As mãos da Mãe

Vem de Maria Justina dos Santos Pereira Braga Monteiro, irmã muito querida, agora contando seus risonhos mais de oitenta anos, não só o título desse artigo de homenagem a todas as mães pelo dia que lhes é consagrado, mas também a parte central da mensagem que ofereço aos leitores nessa ocasião singular. E sinto muito bem as dadivosas mãos de minha Mãe que me acarinhavam, abençoaram e abençoam de onde estiverem, de uma mulher de olhar doce e profundo e cujos lábios sempre confirmavam as palavras divinas de bênçãos e o coração pulsava seu amor sem medida por todos os filhos.

Quando Justina escreve – e ela o faz todos os dias como se fosse missão de ofício, mas sei que bálsamo e luz para o seu tempo de agora – ela escreve e brinda meus sentimentos com a leitura eloquente que faz no telefonema matinal no qual declama seus textos bem compostos, é nessa hora que revivo mais fortemente as alegrias de nossa casa antiga, a de muitos irmãos reunidos e de conversas longas e brincadeiras engraçadas como se ainda continuássemos todos na infância-juventude descontraída que os anos não trazem mais. E ouço com reverência tudo o que ela escreve, e muitas vezes ela vai logo dizendo: “isso não fui eu”, a significar que recebera uma comunicação de outros planos do espírito.

Disse-me ela, certa manhã desta semana, com a voz quase embargada pela saudade e emoção: “As mãos de Mãe seguram as nossas para darmos os primeiros passos e atravessarmos a rua. As mãos de Mãe nos aplaudem de pé no teatro da escola, após nos ajudarem a fazer todas as tarefas. As mãos de Mãe enrolam os brigadeiros das festas de aniversário, mesmo que sejam só eles os doces da festa tão ansiosamente esperada. As mãos de Mãe arrumam nossos cabelos e muitas vezes fazem e refazem nossas tranças de menina. As mãos de Mãe nos protegem de coisas que nunca sabemos que possam acontecer, mas que ela consegue prever ao longe, por inspiração divina. As mãos de Mãe nos encorajam quando sentimos medo e nos acalentam em todas as horas precisas”.

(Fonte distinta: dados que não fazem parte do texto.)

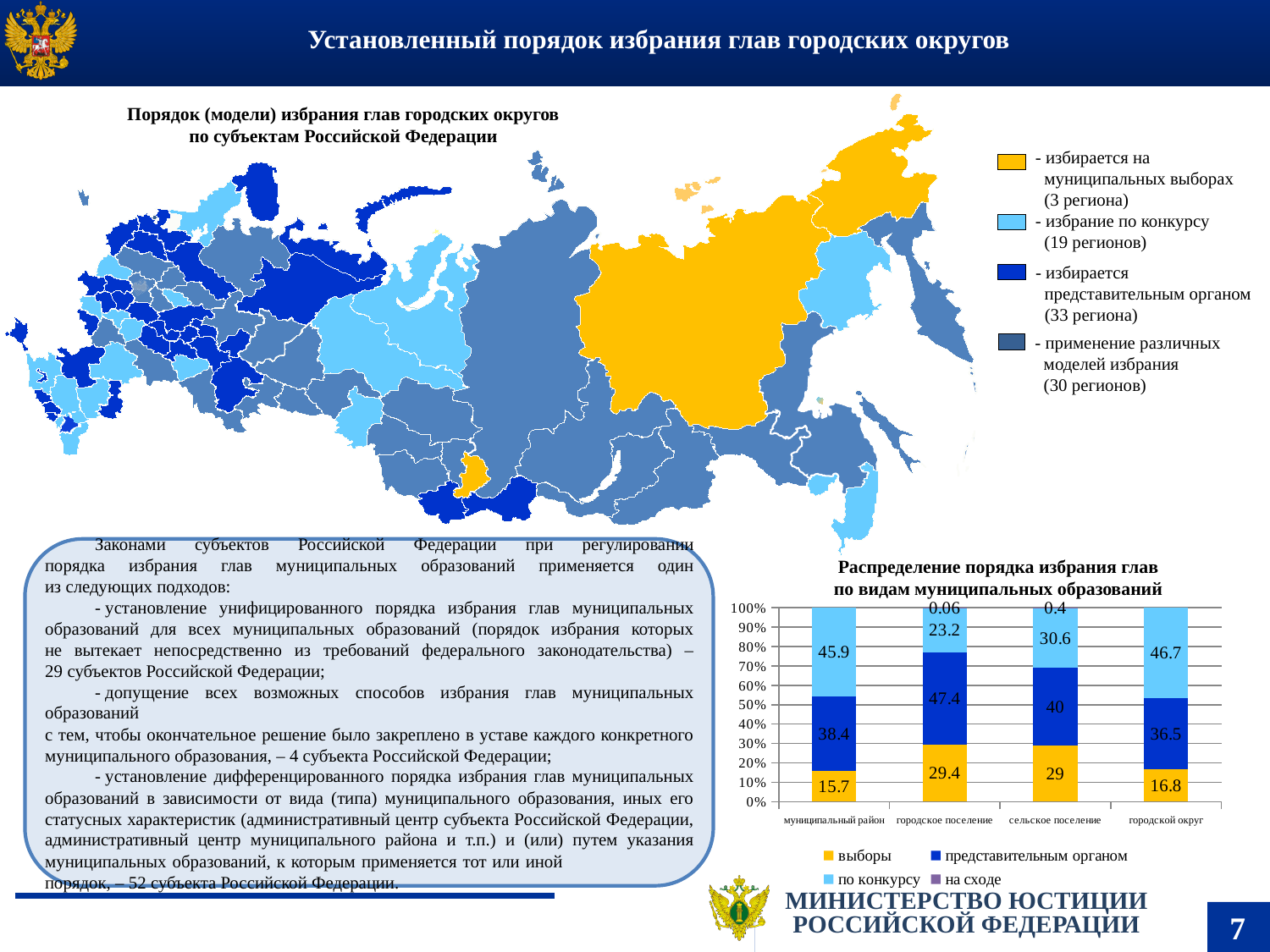
What kind of chart is 'Распределение порядка избрания глав по видам муниципальных образований'? stacked bar chart In the chart 'Распределение порядка избрания глав по видам муниципальных образований', what is the difference between the 'по конкурсу' values for 'городской округ' and 'городское поселение'? 23.5 In the chart 'Распределение порядка избрания глав по видам муниципальных образований', which colour represents the 'выборы' series? yellow How many series does the legend of the chart 'Распределение порядка избрания глав по видам муниципальных образований' list? 4 How many categories are shown on the x axis of the chart 'Распределение порядка избрания глав по видам муниципальных образований'? 4 In the chart 'Распределение порядка избрания глав по видам муниципальных образований', what is the value for 'на сходе' in the 'сельское поселение' bar? 0.4 In the chart 'Распределение порядка избрания глав по видам муниципальных образований', which is larger: the 'выборы' value for 'городское поселение' or for 'сельское поселение'? городское поселение In the chart 'Распределение порядка избрания глав по видам муниципальных образований', which category has the highest value for 'представительным органом'? городское поселение In the chart 'Распределение порядка избрания глав по видам муниципальных образований', what is the value for 'выборы' in the 'муниципальный район' bar? 15.7 In the chart 'Распределение порядка избрания глав по видам муниципальных образований', what is the value for 'представительным органом' in the 'городское поселение' bar? 47.4 In the chart 'Распределение порядка избрания глав по видам муниципальных образований', what is the value for 'по конкурсу' in the 'городской округ' bar? 46.7 In the chart 'Распределение порядка избрания глав по видам муниципальных образований', which category has the lowest value for 'выборы'? муниципальный район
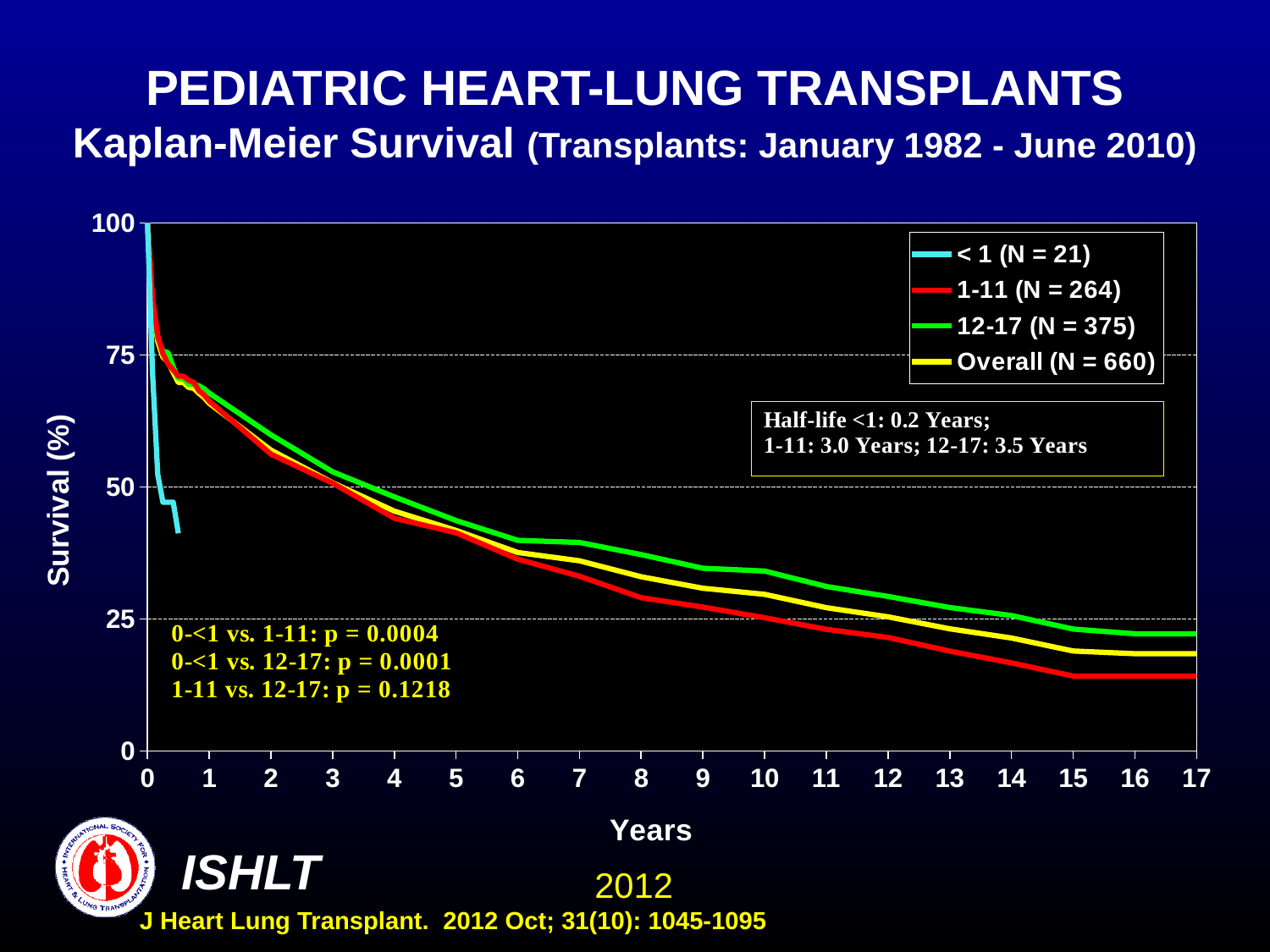
Is the survival for the 1-11 group at 15 years greater or less than 25? less Is the survival for the 12-17 group at 10 years greater or less than 25? greater What is the half-life reported for the 1-11 age group? 3.0 Years How many series does the legend list? 4 Which age group has the shortest half-life? < 1 What kind of chart is shown on the slide? line chart What is the p-value for 0-<1 vs. 12-17? 0.0001 Is the Overall survival at 5 years greater or less than 50? less At 10 years, which group has higher survival, 12-17 or 1-11? 12-17 What is the p-value for 1-11 vs. 12-17? 0.1218 Do the survival curves rise or fall as years increase? fall According to the legend, what is N for the 12-17 age group? 375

Adiante, ela nos oferece a mensagem principal de aconselhamento que está sempre presente no coração de mãe-educadora como ela tem sido desde o magistério no Grupo Escolar “Princesa Isabel” ainda nos primeiros anos de sua juventude, e continua a ser no lar que construiu com o seu companheiro de mais de cinquenta e seis anos, o Yano Renée, um lar amoroso na essência de uma vida recolhida e dedicada inteiramente aos filhos. Eis o que ela preleciona: “E antes que essas mãos virem poesia, lembre-se: um dia sua Mãe segurou a sua mão para lhe ensinar a andar, agora, é você que não pode deixá-la cair”.

É bem verdade! Em meio às recordações do que se deu com ela, se deu conosco, se dá com milhares de crianças, a minha Justina convida os leitores mais jovens a uma reflexão das mais importantes e necessárias, a de não abandonarem suas mães quando a voragem dos anos enfraquecer o corpo físico que revestem esses espíritos angelicais, e dar a elas, não em retribuição, mas por amor filial que lhes devem, o mesmo sentido de proteção que lhes foi oferecido quando de tudo precisavam e a Mãe era o porto seguro que encontravam.

As mãos carinhosas e firmes que fizeram os filhos andar com segurança e ensinaram sem esmorecimento no começo de tudo, foram as mesmas que em clemência a Deus tantas vezes se ergueram orando contritas pela felicidade e saúde dos filhos, todos os dias e todas as noites, em preces que nunca faltaram.

E como disse Justina, retribuam o amor que receberam enquanto essas mãos de Mãe não se tornam poesia, a simbolizar o encantamento que as levarão aos céus de onde vão abençoar, proteger e acenar saudades por todo o sempre.